FCC fordert Ende der Netzneutralität

Logo der amerikanischen Regulierungsbehörde FCC.

Die amerikanische Regulierungsbehörde FCC schlägt vor, die Netzneutralität in den USA faktisch abzuschaffen. Comcast, Verizon, AT&T, aber auch der amerikanische Ableger der Telekom, dürfen dann Webseiten nach Belieben blockieren und Geld von Dienste-Anbietern verlangen.

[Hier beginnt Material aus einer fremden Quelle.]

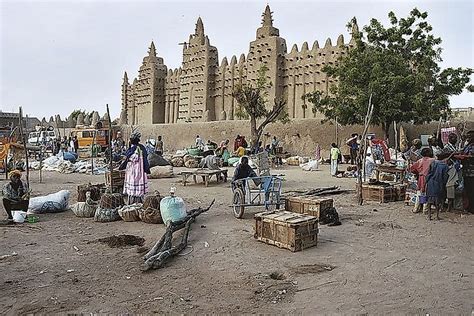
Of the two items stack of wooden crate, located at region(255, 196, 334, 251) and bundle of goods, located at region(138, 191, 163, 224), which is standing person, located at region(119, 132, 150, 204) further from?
stack of wooden crate, located at region(255, 196, 334, 251)

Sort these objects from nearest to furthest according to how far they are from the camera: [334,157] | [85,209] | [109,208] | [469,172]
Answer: [469,172], [109,208], [85,209], [334,157]

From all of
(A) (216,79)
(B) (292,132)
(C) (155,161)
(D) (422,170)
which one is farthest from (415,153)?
(A) (216,79)

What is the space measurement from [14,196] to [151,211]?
3021 millimetres

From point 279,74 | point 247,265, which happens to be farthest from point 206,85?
point 247,265

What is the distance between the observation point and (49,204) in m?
10.4

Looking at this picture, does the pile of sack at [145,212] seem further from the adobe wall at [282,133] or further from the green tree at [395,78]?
the adobe wall at [282,133]

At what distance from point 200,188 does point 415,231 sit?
309 inches

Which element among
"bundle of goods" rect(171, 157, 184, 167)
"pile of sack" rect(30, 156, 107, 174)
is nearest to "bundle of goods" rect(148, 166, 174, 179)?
"pile of sack" rect(30, 156, 107, 174)

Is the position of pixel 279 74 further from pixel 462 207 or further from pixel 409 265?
pixel 409 265

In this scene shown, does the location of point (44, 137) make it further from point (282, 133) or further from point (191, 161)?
point (282, 133)

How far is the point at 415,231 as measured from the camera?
321 inches

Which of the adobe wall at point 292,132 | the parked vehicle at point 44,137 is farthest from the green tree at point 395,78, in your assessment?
the parked vehicle at point 44,137

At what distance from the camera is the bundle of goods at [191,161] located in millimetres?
22062

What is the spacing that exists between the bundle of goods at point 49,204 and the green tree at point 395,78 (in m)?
13.5
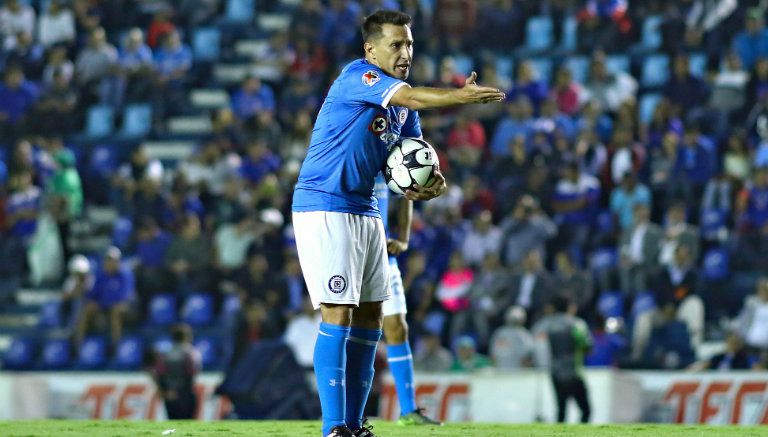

Der Vorschlag der amerikanischen Regulierungsbehörde FCC lässt sich in einem PDF nachlesen, das derzeit allerdings schlecht erreichbar ist und den vielsagenden Titel “Restoring Internet Freedom” trägt. Laut dem von Donald Trump ernannten neuen Chef der FCC, Ajit Pai, behindere die aktuelle Regulierung des Internet die Innovation. Pai selbst arbeitete 2001 in der Rechtsabteilung des Internetproviders Verizon, der von den neuen Regeln profitieren dürfte.

Laut diesen dürfen Internetanbieter in den USA den Zugang zu Diensten künftig ganz nach Belieben verlangsamen oder ganz blockieren. Zahlen die Anbieter dieser Dienste Geld an die Internetprovider, können diese ihnen Überholspuren einrichten. Laut einigen republikanischen Abgeordneten würden es die neuen Regeln ermöglichen, ein abgespecktes Billig-Internet für ärmere Nutzer zu schaffen, dass dann die Inhalte der Internetprovider bevorzugt. Der Republikaner Darrel Issa argumentierte gar, Supermärkte würden Waren ja auch abhängig von der Bezahlung der Anbieter in die Regale einsortieren: Wer mehr zahlt, darf seine Produkte eben besser platzieren.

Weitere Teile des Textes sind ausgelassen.